··· SELECTED EXTRACT ···

But usually, a Wil Wright’s was a fun place to be. I seem to recall that my dates would always order the banana split while I wondered about the Freudian implications of their orders.  I would either have a milk shake or a dish of Wil Wright’s unique orange ice which resembled frozen orange juice more than any orange ice or sorbet I’ve ever had anywhere else.

It was excellent ice cream made (apparently) on what I’m told is the Haagen-Dazs principle of ice cream: Make the same ice cream as every0ne else but ratchet up the sugar and butterfat content.  The L.A. Times at one point did an article on local ice cream parlors and suggested that Wil Wright’s product had a notably higher calorie content than, say, the 10-cent cones at your neighborhood Thrifty Drug Store…also darned good places to eat ice cream if you just wanted a cone.  I wonder if that harmed sales at Wil Wright’s and perhaps contributed to the chain’s demise.  There is still a Wil Wright’s brand of ice cream sold in some stores — perhaps not the same recipe — but I think the parlors are all gone.

This is a scan from a menu I found on eBay.  I have no idea of the year.  There was also a faded insert page with ditto printing listing sandwiches for 35 cents each…


Click above to enlarge


I don’t know much about Webster’s Restaurants, other than that a man named Dick Webster opened several of them around Los Angeles and that he boasted of serving the best lemon pie in the world.  The one in the picture above was located at 270 So. La Cienega Blvd. and most of their ads said it was Beverly Hills but I think it was actually on the cusp.  There’s a restaurant called Boss Sushi at that address now.

My family and I occasionally went to one on Pico Boulevard a few blocks east of Overland.  The food was pretty simple — burgers, roast beef, chicken, stuff like that — but the menu and the waitresses implored you to save room for some of that world famous Webster’s lemon pie.  I tried it one time and didn’t see what all the fuss was about.  Seemed like pretty standard lemon pie to me, about the same as you got at any restaurant.  But a reputation can be a funny thing…


Someone I worked with once said that the only tragedy of the civil rights movement of the sixties was in the demise of Sambo’s Restaurants.  A Sambo’s was like an IHOP, which then was more often called an International House of Pancakes.  They did a good breakfast business selling pancakes, then became a more traditional coffee shop for later meals in the day.

··· GIVEN INFORMATION ···

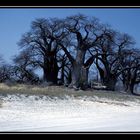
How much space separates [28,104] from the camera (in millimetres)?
16062

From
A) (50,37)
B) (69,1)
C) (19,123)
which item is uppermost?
(50,37)

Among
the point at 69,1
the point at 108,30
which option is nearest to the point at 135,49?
the point at 108,30

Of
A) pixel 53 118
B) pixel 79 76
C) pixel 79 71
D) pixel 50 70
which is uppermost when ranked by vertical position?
pixel 50 70

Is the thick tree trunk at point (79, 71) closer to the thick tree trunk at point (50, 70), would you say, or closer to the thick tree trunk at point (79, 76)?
the thick tree trunk at point (79, 76)

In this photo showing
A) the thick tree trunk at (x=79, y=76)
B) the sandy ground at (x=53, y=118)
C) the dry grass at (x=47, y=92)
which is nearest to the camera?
the sandy ground at (x=53, y=118)

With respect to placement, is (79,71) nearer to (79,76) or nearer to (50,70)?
(79,76)

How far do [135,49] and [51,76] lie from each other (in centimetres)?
1184

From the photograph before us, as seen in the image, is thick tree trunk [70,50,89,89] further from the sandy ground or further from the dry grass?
the sandy ground

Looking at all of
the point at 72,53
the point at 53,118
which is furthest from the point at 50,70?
the point at 53,118

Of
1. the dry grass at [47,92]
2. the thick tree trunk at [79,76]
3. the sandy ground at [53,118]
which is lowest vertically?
the sandy ground at [53,118]

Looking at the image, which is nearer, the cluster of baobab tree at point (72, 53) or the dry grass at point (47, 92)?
the dry grass at point (47, 92)

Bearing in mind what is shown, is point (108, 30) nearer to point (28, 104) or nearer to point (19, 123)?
point (28, 104)

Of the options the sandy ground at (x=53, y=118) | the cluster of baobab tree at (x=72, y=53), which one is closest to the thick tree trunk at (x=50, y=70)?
the cluster of baobab tree at (x=72, y=53)

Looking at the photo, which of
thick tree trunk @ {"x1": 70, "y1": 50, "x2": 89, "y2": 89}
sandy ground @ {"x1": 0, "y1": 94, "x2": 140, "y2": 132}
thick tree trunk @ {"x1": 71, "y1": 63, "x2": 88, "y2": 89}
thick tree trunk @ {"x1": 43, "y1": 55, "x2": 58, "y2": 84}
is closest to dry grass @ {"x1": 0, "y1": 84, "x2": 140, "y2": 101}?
sandy ground @ {"x1": 0, "y1": 94, "x2": 140, "y2": 132}
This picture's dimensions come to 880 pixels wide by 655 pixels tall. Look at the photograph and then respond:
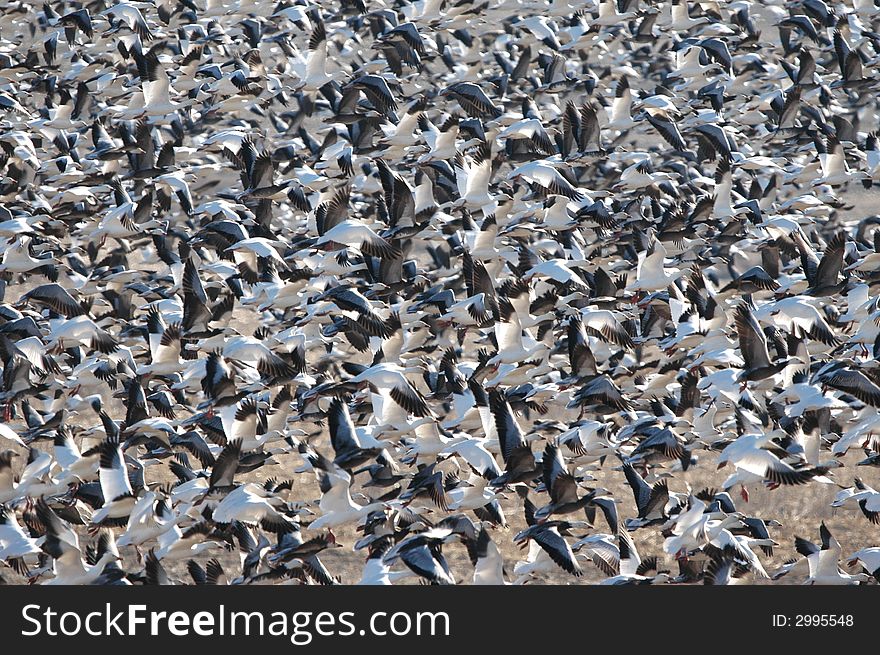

···

- EXERCISE INSTRUCTIONS
In the passage on old Los Angeles eateries, rewrite the part starting at "My family and" and ending at "in the day.", substituting "cherry pie" for "lemon pie".

- TASK OUTPUT
My family and I occasionally went to one on Pico Boulevard a few blocks east of Overland.  The food was pretty simple — burgers, roast beef, chicken, stuff like that — but the menu and the waitresses implored you to save room for some of that world famous Webster’s cherry pie.  I tried it one time and didn’t see what all the fuss was about.  Seemed like pretty standard cherry pie to me, about the same as you got at any restaurant.  But a reputation can be a funny thing…


Someone I worked with once said that the only tragedy of the civil rights movement of the sixties was in the demise of Sambo’s Restaurants.  A Sambo’s was like an IHOP, which then was more often called an International House of Pancakes.  They did a good breakfast business selling pancakes, then became a more traditional coffee shop for later meals in the day.